(Items taken from a dataset)
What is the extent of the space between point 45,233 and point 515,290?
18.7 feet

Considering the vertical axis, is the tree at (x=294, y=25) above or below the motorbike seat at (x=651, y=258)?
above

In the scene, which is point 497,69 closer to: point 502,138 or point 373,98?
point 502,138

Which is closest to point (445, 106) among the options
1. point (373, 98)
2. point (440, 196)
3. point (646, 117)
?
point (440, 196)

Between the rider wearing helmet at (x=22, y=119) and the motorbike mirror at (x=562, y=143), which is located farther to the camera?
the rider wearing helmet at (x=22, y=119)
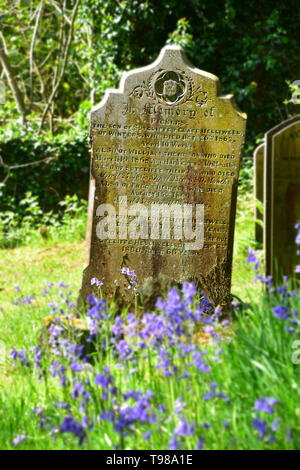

What to work on: Copy the listing above line for line without any changes, and leave out the pictures.

Exercise output:
What is the extent of the space between point 45,233 and point 515,290?
18.7 feet

Considering the vertical axis, is the tree at (x=294, y=25) above or below the motorbike seat at (x=651, y=258)?
above

In the scene, which is point 497,69 closer to: point 502,138 or point 373,98?
point 502,138

Which is closest to point (445, 106) among the options
1. point (373, 98)
2. point (440, 196)
3. point (646, 117)
?
point (440, 196)

Between the rider wearing helmet at (x=22, y=119) and the motorbike mirror at (x=562, y=143), which is located farther to the camera?
the rider wearing helmet at (x=22, y=119)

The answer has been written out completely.